Use Case: Your data lives across multiple tables—contacts in one, company information in another. Before uploading to HubSpot/Salesforce, you need a flattened export where each contact row includes the associated company context.

Why everyrow? Company names may not match exactly between tables ("Acme Corp" vs "Acme Corporation" vs "ACME").

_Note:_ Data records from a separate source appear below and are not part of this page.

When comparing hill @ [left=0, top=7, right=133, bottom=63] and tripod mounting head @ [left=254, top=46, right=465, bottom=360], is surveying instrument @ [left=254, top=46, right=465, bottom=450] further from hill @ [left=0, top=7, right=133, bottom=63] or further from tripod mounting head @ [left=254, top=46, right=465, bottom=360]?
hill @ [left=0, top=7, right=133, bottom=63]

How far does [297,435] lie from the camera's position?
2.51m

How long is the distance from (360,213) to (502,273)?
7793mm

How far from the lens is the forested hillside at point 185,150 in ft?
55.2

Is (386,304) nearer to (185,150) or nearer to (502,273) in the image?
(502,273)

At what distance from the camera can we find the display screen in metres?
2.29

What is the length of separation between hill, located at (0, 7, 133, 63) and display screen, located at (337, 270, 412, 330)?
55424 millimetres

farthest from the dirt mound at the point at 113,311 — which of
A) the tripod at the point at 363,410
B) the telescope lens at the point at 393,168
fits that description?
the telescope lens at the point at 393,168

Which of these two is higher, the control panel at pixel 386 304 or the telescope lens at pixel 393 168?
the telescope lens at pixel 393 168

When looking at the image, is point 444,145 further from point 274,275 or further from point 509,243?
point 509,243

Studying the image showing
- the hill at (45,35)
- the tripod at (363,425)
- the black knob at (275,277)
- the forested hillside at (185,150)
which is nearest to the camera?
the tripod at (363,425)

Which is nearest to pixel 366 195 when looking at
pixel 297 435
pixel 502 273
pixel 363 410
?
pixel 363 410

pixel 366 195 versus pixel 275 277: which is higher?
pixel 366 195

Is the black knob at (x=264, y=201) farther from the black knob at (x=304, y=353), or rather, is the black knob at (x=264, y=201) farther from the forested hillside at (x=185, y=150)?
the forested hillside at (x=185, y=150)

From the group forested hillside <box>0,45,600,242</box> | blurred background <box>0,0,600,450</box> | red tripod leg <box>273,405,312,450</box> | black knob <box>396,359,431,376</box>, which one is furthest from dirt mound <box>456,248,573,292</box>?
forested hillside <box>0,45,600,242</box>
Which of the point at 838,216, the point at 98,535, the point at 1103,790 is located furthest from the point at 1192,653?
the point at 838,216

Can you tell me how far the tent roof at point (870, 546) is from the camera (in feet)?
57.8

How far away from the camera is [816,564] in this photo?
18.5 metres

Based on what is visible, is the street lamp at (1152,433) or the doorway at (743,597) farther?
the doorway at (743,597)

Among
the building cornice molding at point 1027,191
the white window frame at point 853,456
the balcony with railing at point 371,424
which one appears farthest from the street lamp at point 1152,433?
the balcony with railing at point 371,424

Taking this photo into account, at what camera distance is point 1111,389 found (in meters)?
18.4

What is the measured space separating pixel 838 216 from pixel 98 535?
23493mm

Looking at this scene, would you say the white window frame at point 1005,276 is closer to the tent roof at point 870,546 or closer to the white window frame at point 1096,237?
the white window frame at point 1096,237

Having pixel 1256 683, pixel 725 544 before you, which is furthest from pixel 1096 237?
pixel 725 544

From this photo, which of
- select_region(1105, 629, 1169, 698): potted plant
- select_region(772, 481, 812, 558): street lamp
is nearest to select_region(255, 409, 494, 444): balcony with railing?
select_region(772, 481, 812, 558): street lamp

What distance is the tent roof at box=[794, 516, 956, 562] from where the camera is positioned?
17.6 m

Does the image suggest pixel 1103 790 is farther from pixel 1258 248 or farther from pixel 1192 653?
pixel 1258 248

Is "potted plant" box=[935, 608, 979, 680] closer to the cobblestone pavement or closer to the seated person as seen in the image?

The merge() function handles these variations semantically.

In [1]:

import asyncio
from dotenv import load_dotenv
load_dotenv()

import pandas as pd
from everyrow import create_session
from everyrow.ops import merge

Load Data¶

In [2]:

# Contacts table
contacts_df = pd.read_csv("../data/crm_contacts.csv")

print(f"Contacts: {len(contacts_df)}")
contacts_df

Contacts: 10

Out[2]:

	contact_name	title	email	company_name
0	John Smith	Portfolio Manager	jsmith@bridgewater.com	Bridgewater
1	Sarah Johnson	Research Analyst	sjohnson@citadel.com	Citadel LLC
2	Michael Chen	CIO	mchen@twosgima.com	Two Sigma Investments
3	Emily Davis	Partner	edavis@pershingsq.com	Pershing Square
4	David Lee	Senior Analyst	dlee@aqr.com	AQR
5	Jessica Wang	VP Research	jwang@deshaw.com	D.E. Shaw
6	Robert Brown	Managing Director	rbrown@point72.com	Point72 Asset Mgmt
7	Amanda Wilson	Quant Researcher	awilson@rentech.com	Renaissance Tech
8	Chris Martinez	Portfolio Analyst	cmartinez@elliott.com	Elliott Mgmt
9	Lisa Thompson	Research Director	lthompson@baupost.com	Baupost

In [3]:

# Funds/Companies table with enriched information
funds_df = pd.read_csv("../data/crm_funds.csv")

print(f"Funds: {len(funds_df)}")
funds_df

Funds: 10

Out[3]:

	fund_name	aum_billions	strategy	research_intensity	outreach_hook
0	Bridgewater Associates	120	Global Macro	High	Known for systematic research - might value da...
1	Citadel	52	Multi-Strategy	Very High	Aggressive talent acquisition - research tools...
2	Two Sigma	60	Quantitative	Medium	Build vs buy - but may want specialized tools
3	Pershing Square Capital	12	Activist Value	Very High	Deep research for activist campaigns - ideal fit
4	AQR Capital Management	98	Factor Investing	Medium	Academic approach - may value research augment...
5	D. E. Shaw & Co.	55	Quantitative	Low	Fully systematic - limited research tool needs
6	Point72 Asset Management	24	Multi-Strategy	High	Cubist data science division - potential integ...
7	Renaissance Technologies	55	Quantitative	Low	Pure quant - unlikely to need external research
8	Elliott Management	56	Activist/Distressed	Very High	Legal and financial deep dives - strong fit
9	Baupost Group	27	Value/Distressed	Very High	Seth Klarman's research-heavy approach - ideal...

Define Merge Task¶

In [4]:

MERGE_TASK = """
Match contacts to their associated fund/company.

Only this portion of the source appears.